Participants were recruited from three sources. The majority of young adults were students at the University of Colorado at Colorado Springs and volunteered in return for course credit. All middle-aged and older adults were community residing and were recruited through newspaper announcements and announcements at local civic organizations (e.g., senior center). None of the participants were financially compensated.

Measures

Role-Specific Self-Representations

An identity × feature matrix (IFM) was used to assess participants’ role-specific self-representations. This measure was administered in two steps. In Step 1, participants generated a list of 20 words that described them as a person in general. This list of self-descriptors was transcribed onto a matrix consisting of 20 rows and 5 columns. Each self-descriptor was filled in as a row header. The columns were already labeled with the names of five role-specific self-representations. These self-representations included “Me with my family,” “Me with a good friend,” “Me with fellow students/colleagues/co-volunteers,” “Me with my significant other,” and “My real me – regardless of who I’m with.” Thus, the rows consisted of self-descriptors or features, whereas the columns consisted of self-representations or identities.

■ DATASET EXTRACT
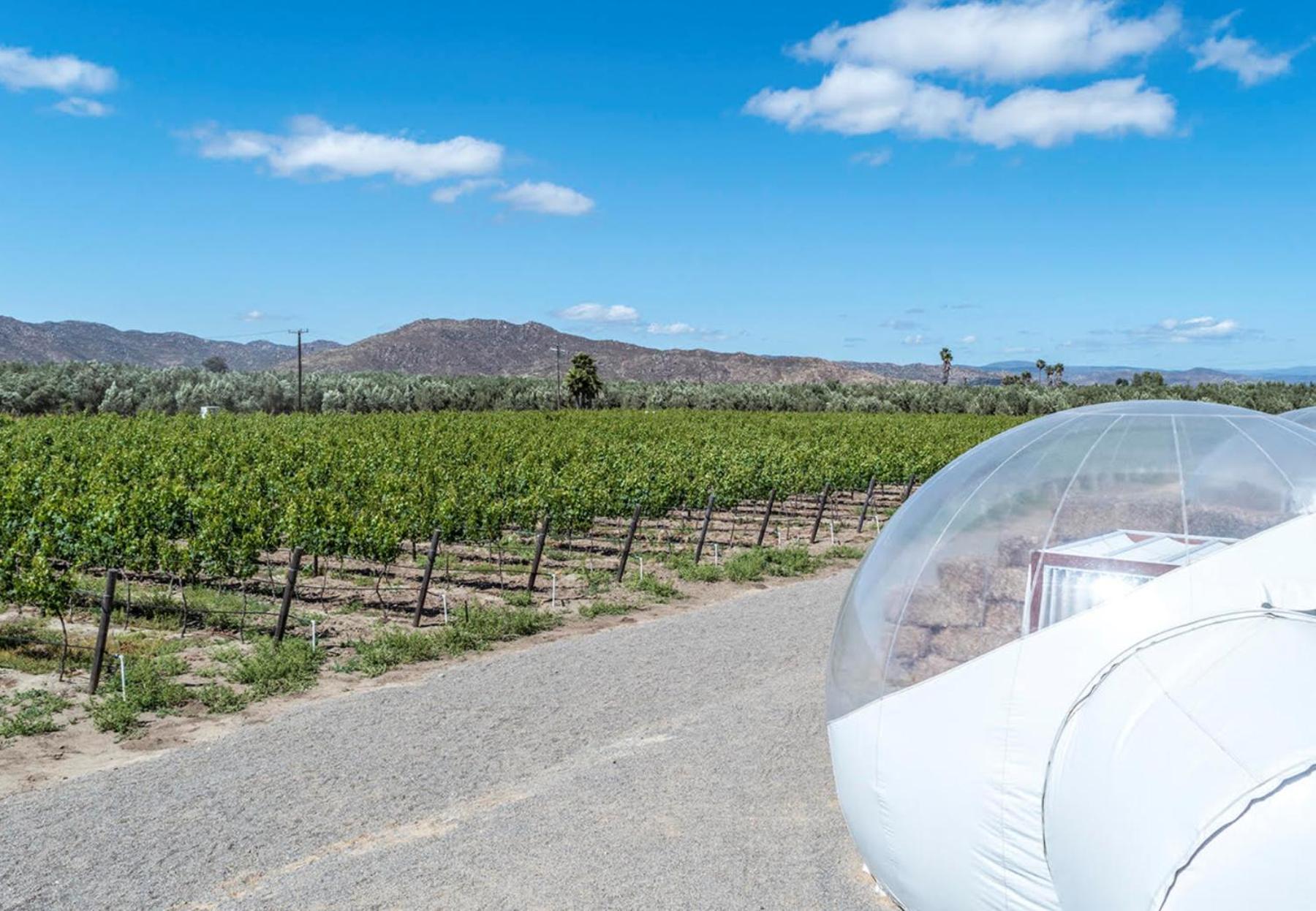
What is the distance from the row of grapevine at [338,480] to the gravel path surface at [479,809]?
226 inches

■ BRIEF 1
According to the study excerpt, how many columns did the identity × feature matrix have?
■ BRIEF 2
Translate this sentence from the study excerpt into Spanish: "None of the participants were financially compensated."
The material above is separate from the study excerpt.

■ CORRECT RESPONSE 1
It had 5 columns.

■ CORRECT RESPONSE 2
Ninguno de los participantes recibió compensación económica.